A mobilização social é um vigoroso instrumento de defesa de direitos e poderoso para pressionar os Poderes no exercício de seus deveres, obrigações, finalidade pública, observância da supremacia do interesse público, zelo dos recursos públicos e gestão voltada à qualidade de vida do povo. Não existe um futuro promissor para uma nação de cidadãos servis e acomodados que entrega o poder aos legisladores permissivos, a uma justiça leniente e aos governantes negligentes, perdulários e ambiciosos que cobram impostos abusivos, desperdiçam dinheiro público, sonegam saúde, submetem a educação, estimulam a violência, tratam o povo com descaso e favorecem a impunidade dos criminosos.

domingo, 3 de março de 2013

O PALHAÇO BLOGUEIRO


ZERO HORA 03 de março de 2013 | N° 17360 ARTIGOS


Luiz Antônio Araujo*


Aconteceu na Itália há apenas uma semana: um movimento organizado há pouco mais de três anos, sem plataforma política e sem sede, liderado por um ex-comediante e que teve um blog na internet como principal ferramenta de campanha obteve 8,7 milhões de votos na eleição parlamentar.

No Brasil, esse total equivaleria a mais de 20 milhões de votos, superiores à votação de Marina Silva no primeiro turno da eleição presidencial de 2010. Vale lembrar que Marina era uma personalidade internacionalmente reconhecida quando decidiu concorrer à Presidência.
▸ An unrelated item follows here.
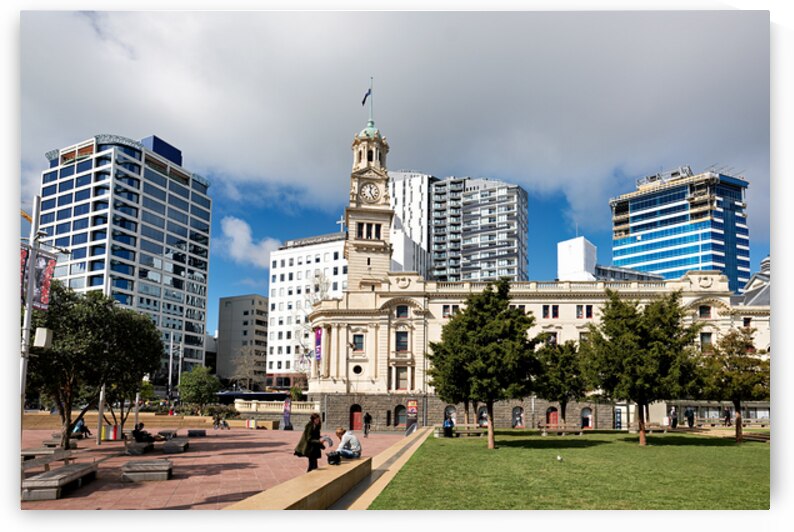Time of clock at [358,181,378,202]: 12:24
Do ponto de vista dos efeitos políticos, a diferença é que, pelo sistema presidencialista brasileiro, os 19,6 milhões de votos de Marina resultaram em uma observação na ata da Justiça Eleitoral: “Não eleita”. No sistema italiano, parlamentarista, os 8,7 milhões de votos elegeram a maior bancada partidária na Câmara e quase um quinto do Senado.

O Movimento Cinco Estrelas (ou M5S, sigla em italiano que toma emprestada a grafia usada nas redes sociais) tornou-se a terceira força política da Itália, capaz de se tornar o fiel da balança na formação de um futuro governo. Até o momento, o grupo recusou a aproximação com qualquer uma das forças no parlamento, criando um impasse que pode levar à convocação de novas eleições.
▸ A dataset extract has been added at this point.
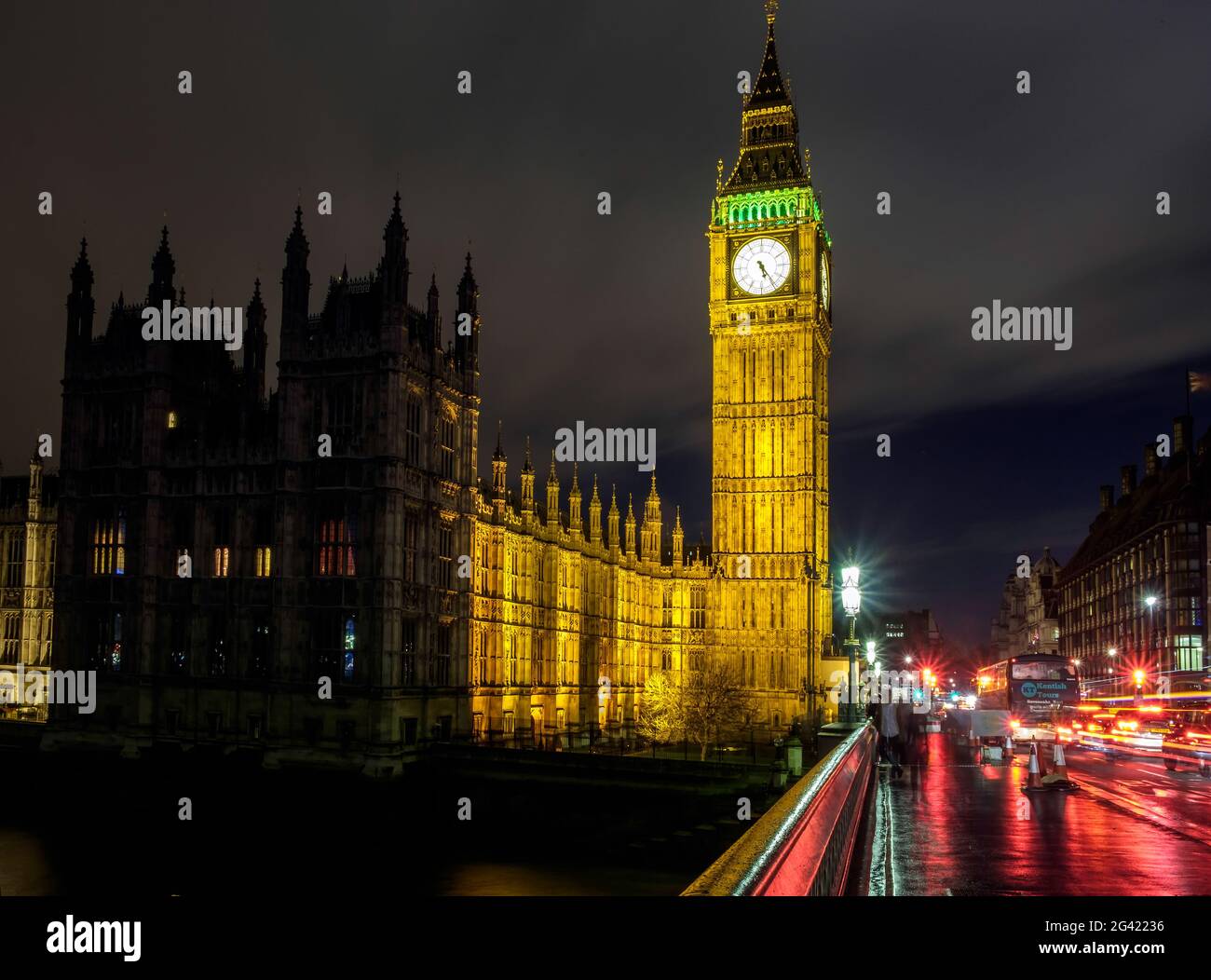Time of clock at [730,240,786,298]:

Criador do M5S, Beppe Grillo é um cômico politizado pela crise do euro. Num ambiente marcado pela indignação, especialmente entre a juventude, ele reserva um tratamento agressivo aos políticos tradicionais, num tom a meio caminho entre a sátira e a demagogia. Esculhamba o ex-comunista Luigi Bersani (“está fora da história e não se deu conta”), o direitista Silvio Berlusconi (“cadáver ambulante”) e o atual primeiro-ministro, Mario Monti (“Rigor Mortis”, referência à postura rígida). Chama os partidos de “câncer da democracia”. Durante a campanha, propôs uma reforma do sistema eleitoral, com adoção da representação proporcional direta, estímulo à geração limpa de energia e internet para todos. O verdadeiramente escandaloso, para os observadores europeus, é seu intento de convocar um plebiscito para decidir sobre a permanência da Itália no bloco econômico europeu.

Artistas e comediantes tornaram-se fenômenos midiáticos no passado ao disputar – às vezes, com algum sucesso – cargos eleitorais na Europa. Agora, imagine Coluche, o humorista francês, levando até o fim a ideia de se candidatar à presidência da França em 1980 e obtendo os 16% de votos que lhe eram atribuídos por algumas pesquisas. Ou Cicciolina, atriz pornô italiana que chegou a se eleger deputada, liderando a maior bancada da Câmara.

O que há de verdadeiramente novo no M5S é o fato de que, pela primeira vez numa eleição europeia, um movimento organizado via internet obtém um resultado capaz de desequilibrar o balanço de poder. O logotipo do M5S reproduz o endereço eletrônico do blog de Grillo (). O blog, por sua vez, contém um pedido de doações eletrônicas para o movimento, com o objetivo de arrecadar 1 milhão de euros. Antes da eleição, a revista Forbes chegou a considerar Grillo o sétimo blogueiro mais importante do mundo. Seus partidários, em sua maioria jovens – uma das deputadas eleitas pelo movimento tem 25 anos –, foram apelidados pela imprensa de grillini (grilinhos).

Para quem vê no grilismo uma nuvem passageira, a eleição para a prefeitura de Parma, em abril do ano passado, serve de alerta. Nessa rica cidade de 188 mil habitantes, tradicionalmente governada pela direita, o M5S obteve sua primeira vitória eleitoral expressiva. A administração local foi tomada pela patuleia – uma horda de professores, donas de casa, estudantes, funcionários públicos e desempregados cuja experiência administrativa não vai muito além de equilibrar o orçamento doméstico.